*WHAT YOU NEED TO DO*
• a. Answer these questions using the passage on V-12 air-race engines below.
(i) What is the category in which the V-12 engines run at Reno called?
(ii) Which part of the Merlin does the passage call relatively vulnerable?
(iii) What must be true of the engine as the boost gets higher?
• b. Repeat word for word the part of the passage on V-12 air-race engines below that runs between "Nope. The category" and "valves, and ignition.", inclusive.

[Start SOURCE DOCUMENT]

Most of us accustomed to more conventional motorsports assume that "tuning" separates the prime V12 builders from the also-rans. Tuning means "porting and polishing" the intake manifold passageways to improve the flow of the air-fuel mixture, "boring and stroking" to increase the engine's working volume, "bench-flowing and blueprinting" to ensure that the cylinders' mechanical dimensions match-- all that plus tinkering with spark timing and tuning exhaust pipes to boost evacuation of the combustion gases must be a large part of successful air-race engine building, right?
Nope. The category in which the V-12 engines run at Reno is called Unlimited, and the rules basically say the engines must reciprocate and turn propellers. There is no size limit, no rule against performance-enhancing devices such as turbochargers, superchargers, nitrous oxide injectors, designer fuel, exotic materials, or weight-saving techniques.
As a result, the top V-12 builders put their engines together using the strongest possible parts, reinforcing weak areas (such as the Merlin's relatively vulnerable crankcase), and carefully assembling and torquing each and every nut and bolt, but with normal, stock profiles and settings for the camshafts, valves, and ignition.
And then they turn up the boost. The more air and fuel the supercharger can cram into the engine, the more horsepower it makes. But the higher the boost, the stronger the engine must be to withstand the unholy pressures inside the cylinder.

[End SOURCE DOCUMENT]
[Start DATA SHOWN]

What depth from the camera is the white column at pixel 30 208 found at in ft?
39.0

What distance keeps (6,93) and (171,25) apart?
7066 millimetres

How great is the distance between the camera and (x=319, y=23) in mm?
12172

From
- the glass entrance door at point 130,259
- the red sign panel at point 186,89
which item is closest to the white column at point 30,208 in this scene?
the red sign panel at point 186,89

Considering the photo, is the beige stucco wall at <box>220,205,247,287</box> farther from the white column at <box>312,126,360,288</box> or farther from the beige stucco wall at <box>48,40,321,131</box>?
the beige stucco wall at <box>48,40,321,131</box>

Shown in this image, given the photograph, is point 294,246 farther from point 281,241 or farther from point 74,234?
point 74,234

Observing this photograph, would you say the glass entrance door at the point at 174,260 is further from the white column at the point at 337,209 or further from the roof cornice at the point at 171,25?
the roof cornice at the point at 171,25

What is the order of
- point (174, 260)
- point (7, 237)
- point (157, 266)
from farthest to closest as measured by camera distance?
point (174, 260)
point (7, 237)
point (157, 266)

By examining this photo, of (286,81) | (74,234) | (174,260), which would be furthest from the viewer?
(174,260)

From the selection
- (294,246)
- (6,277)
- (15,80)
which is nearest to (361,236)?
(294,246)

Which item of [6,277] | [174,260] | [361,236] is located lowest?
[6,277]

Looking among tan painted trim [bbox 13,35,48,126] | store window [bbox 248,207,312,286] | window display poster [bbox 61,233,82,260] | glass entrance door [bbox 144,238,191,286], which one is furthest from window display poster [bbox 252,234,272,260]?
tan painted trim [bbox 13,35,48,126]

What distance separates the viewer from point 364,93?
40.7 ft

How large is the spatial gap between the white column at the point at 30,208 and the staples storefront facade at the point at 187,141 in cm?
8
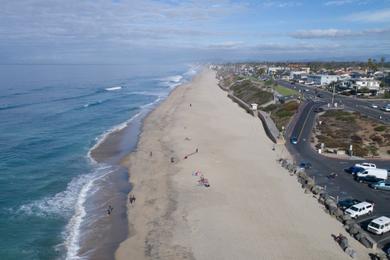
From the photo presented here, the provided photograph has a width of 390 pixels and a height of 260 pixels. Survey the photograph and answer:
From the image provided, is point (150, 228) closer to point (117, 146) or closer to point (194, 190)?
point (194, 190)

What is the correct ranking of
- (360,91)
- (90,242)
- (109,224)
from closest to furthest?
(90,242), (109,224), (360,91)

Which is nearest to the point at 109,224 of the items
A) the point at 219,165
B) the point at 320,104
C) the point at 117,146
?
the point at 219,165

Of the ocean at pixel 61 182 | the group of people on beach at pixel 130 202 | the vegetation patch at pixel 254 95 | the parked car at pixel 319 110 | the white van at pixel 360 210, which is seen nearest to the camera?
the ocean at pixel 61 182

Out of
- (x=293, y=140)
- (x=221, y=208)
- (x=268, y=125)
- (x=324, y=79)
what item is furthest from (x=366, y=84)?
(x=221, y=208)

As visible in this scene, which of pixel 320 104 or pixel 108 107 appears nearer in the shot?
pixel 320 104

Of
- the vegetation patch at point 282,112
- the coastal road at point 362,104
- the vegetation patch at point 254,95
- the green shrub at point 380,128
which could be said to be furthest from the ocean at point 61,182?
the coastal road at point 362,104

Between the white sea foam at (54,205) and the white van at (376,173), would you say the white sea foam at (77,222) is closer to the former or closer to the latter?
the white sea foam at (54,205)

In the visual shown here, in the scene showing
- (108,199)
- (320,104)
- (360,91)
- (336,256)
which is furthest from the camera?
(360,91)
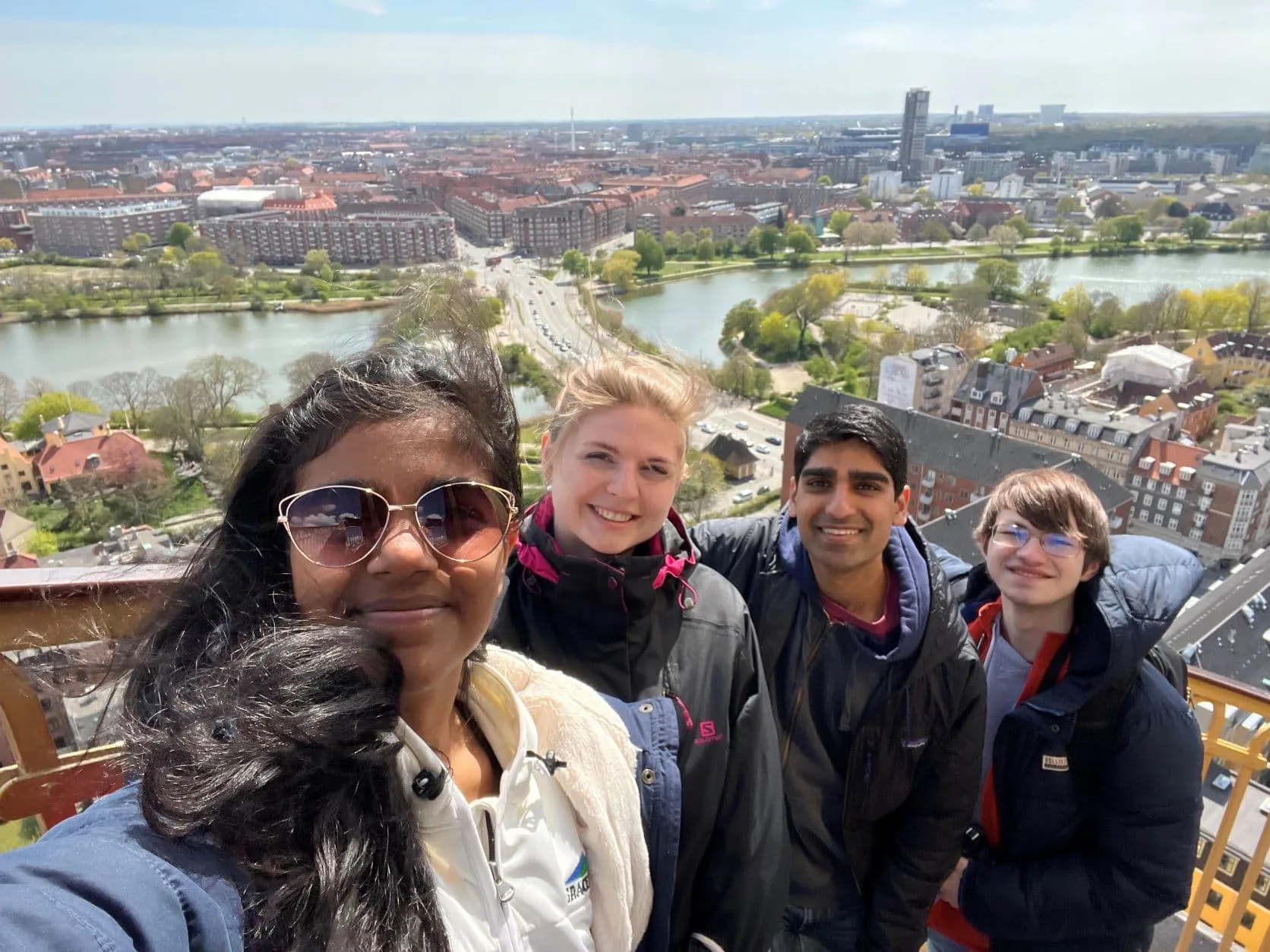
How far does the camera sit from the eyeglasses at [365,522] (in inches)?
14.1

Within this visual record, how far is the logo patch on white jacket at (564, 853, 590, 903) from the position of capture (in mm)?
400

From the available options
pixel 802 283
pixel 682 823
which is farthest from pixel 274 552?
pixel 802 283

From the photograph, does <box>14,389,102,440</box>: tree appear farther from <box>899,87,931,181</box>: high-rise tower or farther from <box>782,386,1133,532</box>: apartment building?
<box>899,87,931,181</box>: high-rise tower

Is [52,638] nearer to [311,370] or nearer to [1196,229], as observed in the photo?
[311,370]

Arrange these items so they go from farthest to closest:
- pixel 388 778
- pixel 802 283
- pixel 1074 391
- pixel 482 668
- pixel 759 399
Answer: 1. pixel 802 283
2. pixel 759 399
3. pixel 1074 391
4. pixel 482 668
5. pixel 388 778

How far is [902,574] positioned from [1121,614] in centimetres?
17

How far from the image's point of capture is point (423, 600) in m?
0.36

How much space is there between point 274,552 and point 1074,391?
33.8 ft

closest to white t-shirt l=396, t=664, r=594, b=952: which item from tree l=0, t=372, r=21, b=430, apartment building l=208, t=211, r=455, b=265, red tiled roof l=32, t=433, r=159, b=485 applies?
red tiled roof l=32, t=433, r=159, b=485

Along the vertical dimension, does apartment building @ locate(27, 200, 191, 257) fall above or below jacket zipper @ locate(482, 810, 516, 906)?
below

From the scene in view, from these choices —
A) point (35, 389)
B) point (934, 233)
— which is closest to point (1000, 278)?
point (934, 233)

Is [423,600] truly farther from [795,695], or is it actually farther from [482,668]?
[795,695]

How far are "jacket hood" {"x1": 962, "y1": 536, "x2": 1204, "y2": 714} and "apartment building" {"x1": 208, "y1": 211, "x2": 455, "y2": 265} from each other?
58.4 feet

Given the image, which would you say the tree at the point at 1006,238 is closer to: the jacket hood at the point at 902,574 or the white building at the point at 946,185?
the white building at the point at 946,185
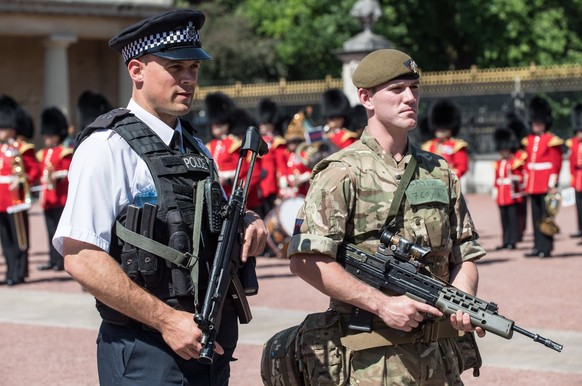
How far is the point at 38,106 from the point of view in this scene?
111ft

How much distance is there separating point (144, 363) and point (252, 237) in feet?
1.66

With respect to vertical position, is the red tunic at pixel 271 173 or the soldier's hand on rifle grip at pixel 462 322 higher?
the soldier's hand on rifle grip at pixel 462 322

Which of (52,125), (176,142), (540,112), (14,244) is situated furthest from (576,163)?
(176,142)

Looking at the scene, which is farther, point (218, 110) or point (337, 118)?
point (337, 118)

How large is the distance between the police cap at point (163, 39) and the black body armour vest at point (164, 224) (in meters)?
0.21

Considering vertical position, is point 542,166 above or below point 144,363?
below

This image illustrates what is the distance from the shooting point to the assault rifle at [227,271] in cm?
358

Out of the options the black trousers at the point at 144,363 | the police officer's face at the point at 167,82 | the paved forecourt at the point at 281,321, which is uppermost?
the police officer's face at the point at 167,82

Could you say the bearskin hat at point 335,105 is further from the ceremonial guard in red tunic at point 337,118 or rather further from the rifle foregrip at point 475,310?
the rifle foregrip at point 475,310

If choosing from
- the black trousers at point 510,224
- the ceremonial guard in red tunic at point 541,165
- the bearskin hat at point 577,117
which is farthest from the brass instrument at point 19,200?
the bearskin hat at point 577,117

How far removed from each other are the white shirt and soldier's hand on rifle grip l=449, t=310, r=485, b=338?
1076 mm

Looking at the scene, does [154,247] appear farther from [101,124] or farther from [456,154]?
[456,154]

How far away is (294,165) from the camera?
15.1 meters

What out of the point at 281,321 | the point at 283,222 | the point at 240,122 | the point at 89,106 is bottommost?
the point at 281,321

[End DATA SHOWN]

*THE RESPONSES*
• a.
(i) Unlimited.
(ii) The crankcase.
(iii) The engine must be stronger to withstand the pressures inside the cylinder.

• b.
Nope. The category in which the V-12 engines run at Reno is called Unlimited, and the rules basically say the engines must reciprocate and turn propellers. There is no size limit, no rule against performance-enhancing devices such as turbochargers, superchargers, nitrous oxide injectors, designer fuel, exotic materials, or weight-saving techniques.
As a result, the top V-12 builders put their engines together using the strongest possible parts, reinforcing weak areas (such as the Merlin's relatively vulnerable crankcase), and carefully assembling and torquing each and every nut and bolt, but with normal, stock profiles and settings for the camshafts, valves, and ignition.